El cáncer de colon se posiciona como uno de los principales problemas de salud pública a nivel mundial. De acuerdo con la Organización Mundial de la Salud (OMS), esta enfermedad representa cerca del 10% de los casos de cáncer y constituye la segunda causa de muerte oncológica en el planeta.
Si bien afecta mayoritariamente a personas mayores de 50 años, especialistas advierten un aumento sostenido en grupos entre 30 y 50 años, lo que genera preocupación en la comunidad médica. Entre los factores de riesgo destacan los antecedentes familiares y enfermedades inflamatorias intestinales como la colitis ulcerosa y la enfermedad de Crohn.

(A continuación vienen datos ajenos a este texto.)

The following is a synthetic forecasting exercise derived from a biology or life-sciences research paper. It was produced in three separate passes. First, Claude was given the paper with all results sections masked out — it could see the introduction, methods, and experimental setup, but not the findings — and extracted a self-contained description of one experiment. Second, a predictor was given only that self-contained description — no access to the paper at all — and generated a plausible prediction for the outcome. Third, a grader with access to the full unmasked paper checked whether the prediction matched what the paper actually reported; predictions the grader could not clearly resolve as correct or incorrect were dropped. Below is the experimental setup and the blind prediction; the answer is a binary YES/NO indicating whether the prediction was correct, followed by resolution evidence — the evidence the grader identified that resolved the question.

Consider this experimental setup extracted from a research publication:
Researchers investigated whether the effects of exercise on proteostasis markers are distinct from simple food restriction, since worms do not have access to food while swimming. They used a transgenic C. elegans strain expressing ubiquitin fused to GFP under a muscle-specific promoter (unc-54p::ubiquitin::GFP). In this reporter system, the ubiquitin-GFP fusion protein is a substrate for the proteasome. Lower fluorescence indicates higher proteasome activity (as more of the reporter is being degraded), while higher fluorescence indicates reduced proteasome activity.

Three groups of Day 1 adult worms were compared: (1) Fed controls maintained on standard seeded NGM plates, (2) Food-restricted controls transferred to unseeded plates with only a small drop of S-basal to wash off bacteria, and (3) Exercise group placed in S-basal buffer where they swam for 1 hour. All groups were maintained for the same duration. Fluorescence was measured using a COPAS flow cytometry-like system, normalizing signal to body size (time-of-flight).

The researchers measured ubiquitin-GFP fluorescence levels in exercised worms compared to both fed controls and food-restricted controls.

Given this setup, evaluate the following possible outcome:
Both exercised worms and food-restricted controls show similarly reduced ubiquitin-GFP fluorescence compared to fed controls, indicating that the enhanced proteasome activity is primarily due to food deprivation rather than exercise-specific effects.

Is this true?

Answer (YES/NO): NO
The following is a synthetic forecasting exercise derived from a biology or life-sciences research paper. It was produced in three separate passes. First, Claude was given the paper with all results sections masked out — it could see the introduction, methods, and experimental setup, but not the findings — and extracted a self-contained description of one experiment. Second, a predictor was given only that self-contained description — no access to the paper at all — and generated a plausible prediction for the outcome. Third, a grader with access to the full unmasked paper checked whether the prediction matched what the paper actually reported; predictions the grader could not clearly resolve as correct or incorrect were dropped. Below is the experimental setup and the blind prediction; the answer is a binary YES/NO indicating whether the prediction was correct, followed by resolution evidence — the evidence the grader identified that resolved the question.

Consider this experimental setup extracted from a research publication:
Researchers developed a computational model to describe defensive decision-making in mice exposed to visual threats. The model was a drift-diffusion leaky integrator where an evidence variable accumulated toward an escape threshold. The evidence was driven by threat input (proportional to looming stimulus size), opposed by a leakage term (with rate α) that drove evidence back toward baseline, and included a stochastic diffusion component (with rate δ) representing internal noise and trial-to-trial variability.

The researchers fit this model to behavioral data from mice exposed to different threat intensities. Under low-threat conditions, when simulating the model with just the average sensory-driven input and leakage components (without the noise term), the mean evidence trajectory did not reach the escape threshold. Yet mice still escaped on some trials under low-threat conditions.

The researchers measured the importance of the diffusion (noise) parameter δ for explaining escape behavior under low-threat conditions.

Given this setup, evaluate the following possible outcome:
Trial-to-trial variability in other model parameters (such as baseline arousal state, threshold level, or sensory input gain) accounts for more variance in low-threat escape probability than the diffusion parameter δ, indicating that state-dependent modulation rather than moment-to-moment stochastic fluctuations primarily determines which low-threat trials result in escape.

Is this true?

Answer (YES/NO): NO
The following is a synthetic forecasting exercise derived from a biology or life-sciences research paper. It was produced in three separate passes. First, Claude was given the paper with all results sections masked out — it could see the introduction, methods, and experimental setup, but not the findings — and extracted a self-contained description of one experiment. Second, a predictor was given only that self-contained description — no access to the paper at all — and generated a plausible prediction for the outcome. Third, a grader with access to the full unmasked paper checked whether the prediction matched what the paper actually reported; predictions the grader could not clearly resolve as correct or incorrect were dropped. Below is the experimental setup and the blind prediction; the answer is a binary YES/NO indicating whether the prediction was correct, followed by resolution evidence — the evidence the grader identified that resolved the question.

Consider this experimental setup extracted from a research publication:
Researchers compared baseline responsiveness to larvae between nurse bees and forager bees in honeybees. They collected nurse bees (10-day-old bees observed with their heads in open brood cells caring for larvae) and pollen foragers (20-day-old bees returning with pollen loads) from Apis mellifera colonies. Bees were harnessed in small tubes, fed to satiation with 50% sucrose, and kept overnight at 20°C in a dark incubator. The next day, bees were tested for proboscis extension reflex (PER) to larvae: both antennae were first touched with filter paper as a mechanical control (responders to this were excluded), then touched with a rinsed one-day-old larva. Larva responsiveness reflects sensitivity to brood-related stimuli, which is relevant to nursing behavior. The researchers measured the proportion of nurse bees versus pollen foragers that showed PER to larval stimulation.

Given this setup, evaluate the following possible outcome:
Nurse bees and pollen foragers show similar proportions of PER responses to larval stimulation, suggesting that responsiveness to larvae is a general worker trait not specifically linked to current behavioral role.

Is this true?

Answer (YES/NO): NO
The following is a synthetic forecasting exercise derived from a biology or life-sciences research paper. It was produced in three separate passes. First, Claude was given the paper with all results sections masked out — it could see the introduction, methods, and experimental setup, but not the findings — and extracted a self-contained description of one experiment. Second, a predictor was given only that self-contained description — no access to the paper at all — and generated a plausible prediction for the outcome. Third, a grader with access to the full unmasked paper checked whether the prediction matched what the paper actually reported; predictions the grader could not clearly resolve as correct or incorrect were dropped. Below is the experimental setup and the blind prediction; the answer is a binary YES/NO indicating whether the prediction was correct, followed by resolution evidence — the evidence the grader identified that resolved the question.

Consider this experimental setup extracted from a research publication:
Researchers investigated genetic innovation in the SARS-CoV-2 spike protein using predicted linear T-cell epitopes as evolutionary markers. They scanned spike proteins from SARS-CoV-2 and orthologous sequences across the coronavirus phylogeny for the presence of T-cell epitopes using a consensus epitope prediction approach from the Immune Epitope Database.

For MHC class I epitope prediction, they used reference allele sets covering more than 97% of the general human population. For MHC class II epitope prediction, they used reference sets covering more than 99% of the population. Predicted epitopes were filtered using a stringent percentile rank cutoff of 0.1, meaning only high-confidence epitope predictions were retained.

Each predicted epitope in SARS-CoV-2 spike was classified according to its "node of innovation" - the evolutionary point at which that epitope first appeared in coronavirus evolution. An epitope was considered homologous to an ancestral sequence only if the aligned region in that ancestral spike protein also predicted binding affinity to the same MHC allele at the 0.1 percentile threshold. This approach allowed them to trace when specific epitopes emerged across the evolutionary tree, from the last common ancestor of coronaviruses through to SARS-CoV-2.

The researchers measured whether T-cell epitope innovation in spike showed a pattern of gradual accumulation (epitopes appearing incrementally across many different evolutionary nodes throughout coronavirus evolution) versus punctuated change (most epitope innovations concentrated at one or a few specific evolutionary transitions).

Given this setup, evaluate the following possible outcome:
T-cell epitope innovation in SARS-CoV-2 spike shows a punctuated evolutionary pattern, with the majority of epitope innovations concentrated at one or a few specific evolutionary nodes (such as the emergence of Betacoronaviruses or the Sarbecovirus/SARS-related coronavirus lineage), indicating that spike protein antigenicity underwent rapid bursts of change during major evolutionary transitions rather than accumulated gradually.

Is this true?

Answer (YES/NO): NO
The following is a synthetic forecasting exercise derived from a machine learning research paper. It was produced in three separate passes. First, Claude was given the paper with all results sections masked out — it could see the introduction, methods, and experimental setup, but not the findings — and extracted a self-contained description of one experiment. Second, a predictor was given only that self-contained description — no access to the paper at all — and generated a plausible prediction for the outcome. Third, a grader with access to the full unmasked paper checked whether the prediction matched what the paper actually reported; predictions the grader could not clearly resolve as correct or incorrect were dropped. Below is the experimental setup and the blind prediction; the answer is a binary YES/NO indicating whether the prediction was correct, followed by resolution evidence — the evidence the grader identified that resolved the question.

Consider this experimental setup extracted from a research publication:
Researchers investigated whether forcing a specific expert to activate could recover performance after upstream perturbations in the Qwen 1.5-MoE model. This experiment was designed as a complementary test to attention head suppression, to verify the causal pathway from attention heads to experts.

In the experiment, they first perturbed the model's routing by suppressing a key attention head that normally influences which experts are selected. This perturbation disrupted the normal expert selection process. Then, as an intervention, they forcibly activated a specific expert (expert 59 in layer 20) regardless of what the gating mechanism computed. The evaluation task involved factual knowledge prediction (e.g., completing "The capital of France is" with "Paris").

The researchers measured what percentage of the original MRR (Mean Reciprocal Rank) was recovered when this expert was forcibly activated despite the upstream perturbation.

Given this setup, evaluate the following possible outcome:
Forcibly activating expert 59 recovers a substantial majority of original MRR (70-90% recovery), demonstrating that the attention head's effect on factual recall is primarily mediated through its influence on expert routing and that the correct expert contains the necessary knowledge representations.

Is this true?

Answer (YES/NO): YES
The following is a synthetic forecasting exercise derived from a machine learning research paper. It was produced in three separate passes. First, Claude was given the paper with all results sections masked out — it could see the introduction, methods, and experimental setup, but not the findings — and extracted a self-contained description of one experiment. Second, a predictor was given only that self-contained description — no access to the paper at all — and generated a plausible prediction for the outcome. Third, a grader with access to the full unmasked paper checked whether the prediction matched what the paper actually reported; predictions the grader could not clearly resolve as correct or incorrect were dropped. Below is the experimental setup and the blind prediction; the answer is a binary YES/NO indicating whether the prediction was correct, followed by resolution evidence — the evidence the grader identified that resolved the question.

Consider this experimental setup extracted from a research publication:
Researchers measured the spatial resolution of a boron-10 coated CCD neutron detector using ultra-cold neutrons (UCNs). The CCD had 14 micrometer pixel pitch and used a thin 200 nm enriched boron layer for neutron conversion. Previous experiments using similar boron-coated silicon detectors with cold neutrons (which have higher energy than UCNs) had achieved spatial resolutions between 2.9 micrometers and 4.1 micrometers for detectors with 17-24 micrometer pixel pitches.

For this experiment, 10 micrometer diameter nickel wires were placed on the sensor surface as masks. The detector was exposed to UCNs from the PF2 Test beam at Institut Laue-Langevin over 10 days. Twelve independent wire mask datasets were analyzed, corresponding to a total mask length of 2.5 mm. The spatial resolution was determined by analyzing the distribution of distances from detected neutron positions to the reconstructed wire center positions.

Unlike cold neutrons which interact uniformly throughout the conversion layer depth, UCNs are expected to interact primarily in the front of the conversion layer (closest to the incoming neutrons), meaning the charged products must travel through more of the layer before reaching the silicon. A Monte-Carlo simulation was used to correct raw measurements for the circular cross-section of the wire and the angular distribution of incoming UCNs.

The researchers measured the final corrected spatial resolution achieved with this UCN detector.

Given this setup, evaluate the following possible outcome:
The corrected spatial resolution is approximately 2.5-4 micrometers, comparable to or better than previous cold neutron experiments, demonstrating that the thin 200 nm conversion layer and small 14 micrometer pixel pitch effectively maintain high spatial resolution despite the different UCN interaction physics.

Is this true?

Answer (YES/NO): NO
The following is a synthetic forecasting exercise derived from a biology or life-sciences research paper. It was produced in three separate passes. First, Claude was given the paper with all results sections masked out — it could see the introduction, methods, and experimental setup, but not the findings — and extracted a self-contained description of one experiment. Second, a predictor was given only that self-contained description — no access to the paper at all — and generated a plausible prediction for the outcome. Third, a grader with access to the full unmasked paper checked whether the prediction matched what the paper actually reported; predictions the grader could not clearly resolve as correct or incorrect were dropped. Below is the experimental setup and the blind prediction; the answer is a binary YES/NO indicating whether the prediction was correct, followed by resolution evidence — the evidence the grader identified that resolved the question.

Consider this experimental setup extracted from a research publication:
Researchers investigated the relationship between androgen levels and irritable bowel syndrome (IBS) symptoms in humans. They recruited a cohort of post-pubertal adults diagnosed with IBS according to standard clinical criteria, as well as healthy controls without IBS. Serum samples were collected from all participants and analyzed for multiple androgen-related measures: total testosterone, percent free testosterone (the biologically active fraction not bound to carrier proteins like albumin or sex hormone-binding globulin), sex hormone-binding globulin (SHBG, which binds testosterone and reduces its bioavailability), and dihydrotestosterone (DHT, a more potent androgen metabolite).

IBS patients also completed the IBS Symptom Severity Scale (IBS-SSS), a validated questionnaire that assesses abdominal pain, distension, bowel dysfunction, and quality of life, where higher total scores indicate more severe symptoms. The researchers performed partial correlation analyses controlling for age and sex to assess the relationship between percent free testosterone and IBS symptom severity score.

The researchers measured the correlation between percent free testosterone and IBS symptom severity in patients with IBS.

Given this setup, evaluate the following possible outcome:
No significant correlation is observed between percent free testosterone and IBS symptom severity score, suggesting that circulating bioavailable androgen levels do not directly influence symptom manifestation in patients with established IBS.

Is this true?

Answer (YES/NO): NO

La académica de la Escuela de Nutrición y Dietética de la Universidad de Talca, Valentina Parot Soto, enfatizó que esta patología tiene un origen multifactorial, pero subrayó el impacto directo de los hábitos cotidianos. “El alto consumo de carnes procesadas y carnes rojas genera compuestos carcinogénicos que afectan el intestino”, explicó.
Asimismo, advirtió que una dieta baja en fibra, con escaso consumo de frutas, verduras y legumbres, incrementa el riesgo. “El consumo de alimentos ultraprocesados puede generar inflamación sistémica y alterar la microbiota intestinal”, agregó la especialista.
A estos factores se suman el sedentarismo, la obesidad, el consumo de alcohol y el tabaquismo, todos elementos que contribuyen al desarrollo de esta enfermedad.
En cuanto a la prevención, Parot recomendó adoptar hábitos saludables como consumir al menos cinco porciones de frutas y verduras al día, incorporar legumbres y semillas, y alcanzar una ingesta de 25 a 30 gramos de fibra diaria. También sugirió realizar actividad física regular, como caminar al menos 30 minutos diarios.
Respecto al tratamiento, la especialista destacó la importancia de la detección precoz. “Si se detecta en etapas tempranas, el pronóstico es favorable. Ante síntomas como sangre en las deposiciones o cambios intestinales, se deben realizar exámenes oportunamente”, indicó.
Las proyecciones refuerzan la urgencia de abordar este problema. Según estimaciones internacionales, para el año 2030 los casos podrían alcanzar los 2,2 millones anuales, con 1,1 millón de muertes. En América del Sur, incluido Chile, la incidencia muestra un aumento progresivo, afectando especialmente a adultos mayores, poblaciones vulnerables e indígenas.